Les trois piliers du développement durable de l’économie sont qu’il faut que les gens travaillent, gagnent de l’argent et trouvent des ressources pour que le social se porte bien et l’environnement soit du coup protégé. Voilà pourquoi Le journal des Archipels est ‘green’ d’abord, et ‘tech’. Nous avons une vraie interaction entre le web et le papier avec notre système de QR code. Le site web  français-anglais est en plein développement. 

 

Les jeunes lisent tout et n’importe quoi. Ils croient aux réseaux sociaux, aux ‘fake news’, aux influenceurs, et c’est ça qui tue la vraie presse.

 

Au niveau environnemental, on parle beaucoup d’ESG, sur lequel il y a beaucoup de conférences. Est-ce tendance de tenir des conférences ESG, ou s’agit-il d’une vraie prise de conscience ? Quel regard portez-vous sur la façon dont nous avons évolué, à Maurice, par rapport au concept environnemental ? 
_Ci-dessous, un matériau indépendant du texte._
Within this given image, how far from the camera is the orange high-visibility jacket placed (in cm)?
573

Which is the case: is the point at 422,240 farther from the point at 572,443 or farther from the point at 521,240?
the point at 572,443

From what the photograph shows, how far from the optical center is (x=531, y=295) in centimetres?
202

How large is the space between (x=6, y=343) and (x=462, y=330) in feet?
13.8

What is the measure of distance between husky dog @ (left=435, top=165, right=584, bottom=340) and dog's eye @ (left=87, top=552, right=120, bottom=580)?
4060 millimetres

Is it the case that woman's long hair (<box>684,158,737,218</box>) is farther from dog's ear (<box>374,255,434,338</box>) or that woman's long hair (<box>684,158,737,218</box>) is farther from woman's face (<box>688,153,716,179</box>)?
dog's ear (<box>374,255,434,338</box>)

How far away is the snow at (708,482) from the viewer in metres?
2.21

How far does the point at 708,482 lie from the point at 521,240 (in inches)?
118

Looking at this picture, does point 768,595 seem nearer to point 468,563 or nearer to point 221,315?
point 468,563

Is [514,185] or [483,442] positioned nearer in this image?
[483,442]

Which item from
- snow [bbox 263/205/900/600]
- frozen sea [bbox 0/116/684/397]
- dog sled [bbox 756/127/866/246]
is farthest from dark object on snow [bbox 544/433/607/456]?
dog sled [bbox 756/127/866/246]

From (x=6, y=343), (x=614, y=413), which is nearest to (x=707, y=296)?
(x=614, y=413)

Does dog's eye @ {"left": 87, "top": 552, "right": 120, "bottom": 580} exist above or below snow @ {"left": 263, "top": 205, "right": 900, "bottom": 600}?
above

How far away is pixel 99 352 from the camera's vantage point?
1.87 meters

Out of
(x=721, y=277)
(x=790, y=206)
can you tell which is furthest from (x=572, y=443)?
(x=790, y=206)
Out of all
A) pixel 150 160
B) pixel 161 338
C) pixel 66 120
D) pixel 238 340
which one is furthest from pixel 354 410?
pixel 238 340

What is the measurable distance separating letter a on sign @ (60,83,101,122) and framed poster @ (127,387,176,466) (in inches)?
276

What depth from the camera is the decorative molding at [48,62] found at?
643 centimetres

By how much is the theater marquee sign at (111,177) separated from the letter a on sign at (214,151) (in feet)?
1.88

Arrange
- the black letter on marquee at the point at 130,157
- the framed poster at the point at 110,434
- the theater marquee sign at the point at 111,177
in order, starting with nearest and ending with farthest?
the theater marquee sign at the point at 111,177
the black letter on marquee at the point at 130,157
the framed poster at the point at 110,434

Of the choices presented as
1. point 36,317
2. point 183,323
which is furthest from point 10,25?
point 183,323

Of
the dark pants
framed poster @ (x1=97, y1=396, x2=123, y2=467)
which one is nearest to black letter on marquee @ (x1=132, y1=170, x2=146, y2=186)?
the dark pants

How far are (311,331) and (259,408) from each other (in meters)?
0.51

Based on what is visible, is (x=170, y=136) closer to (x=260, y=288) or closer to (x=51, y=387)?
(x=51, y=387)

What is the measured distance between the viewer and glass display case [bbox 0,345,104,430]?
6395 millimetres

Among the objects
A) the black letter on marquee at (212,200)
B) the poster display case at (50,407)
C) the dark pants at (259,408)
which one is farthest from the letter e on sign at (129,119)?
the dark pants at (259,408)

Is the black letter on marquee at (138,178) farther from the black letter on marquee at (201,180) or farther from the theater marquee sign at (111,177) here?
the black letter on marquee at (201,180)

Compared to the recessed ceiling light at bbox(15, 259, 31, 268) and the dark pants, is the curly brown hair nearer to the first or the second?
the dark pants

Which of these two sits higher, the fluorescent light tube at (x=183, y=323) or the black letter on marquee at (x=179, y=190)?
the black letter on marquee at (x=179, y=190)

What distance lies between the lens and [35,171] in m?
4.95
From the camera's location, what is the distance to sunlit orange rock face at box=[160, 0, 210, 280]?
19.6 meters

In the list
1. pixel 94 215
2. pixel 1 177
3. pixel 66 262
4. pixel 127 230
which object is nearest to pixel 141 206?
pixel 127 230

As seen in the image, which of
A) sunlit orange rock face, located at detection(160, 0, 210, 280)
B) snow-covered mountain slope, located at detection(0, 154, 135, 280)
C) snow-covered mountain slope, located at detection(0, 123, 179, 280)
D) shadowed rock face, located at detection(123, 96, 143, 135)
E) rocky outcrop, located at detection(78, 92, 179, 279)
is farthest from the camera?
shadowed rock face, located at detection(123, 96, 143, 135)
Ça c’est une bonne question, parce que justement, on est en pleine réflexion. Pour notre part, nous avons édité un hors-série l’année dernière sur les 17 Objectifs de développement durable (ODD). Un hors-série qui a été couplé à un événement, donc un sommet de réflexion, qui a mis à contribution des acteurs locaux et des acteurs régionaux par visioconférence de Madagascar et de La Réunion. On a fait une grosse enquête en partenariat avec les Nations unies et Kantar Analysis. Tout ça pour vous dire que le résultat de cette enquête montrait qu’en fait, tout le monde se cherche un peu dans les ODD. C’est aussi le cas des grands groupes qui, heureusement, mettent à disposition des ressources humaines parce qu’ils ont les moyens, mais qui se cherchent un peu. Ils n’y arrivent pas, ils sont un peu perdus parce qu’aujourd’hui, ça arrive rapidement et ils ne savent pas encore quels outils utiliser pour atteindre les ODD. 

 

Ils sont volontaires, ils mettent des budgets, ils mettent des moyens humains, mais ils ont besoin d’indicateurs, ils ont besoin d’aide, ils ont besoin d’accompagnement, notamment au niveau des États. Et cela sans parler du grand public et des petites entreprises qui n’ont même pas le temps de penser aux Objectifs de développement durable, à force de travailler non-stop. 

 

D’où l’idée de ce forum, à notre petit niveau, afin de lancer le débat pour que les grands groupes accompagnent les PME et vice versa. Les PME, comme on l’a dit ce matin encore, (Ndlr : lors de la Green Tech Summit) ont beaucoup à apprendre aux grands groupes, parce qu’elles sont sur le terrain. Il y a des réalités que les deux doivent partager, tout ça en synergie avec les gouvernements, qui sont eux aussi un peu dans leur tour d’ivoire et ne savent pas comment faire. Il faut qu’on travaille tous ensemble, dans une  synergie, pour atteindre les ODD. En tout cas, pour commencer à y travailler, il faut qu’il y ait une conscientisation.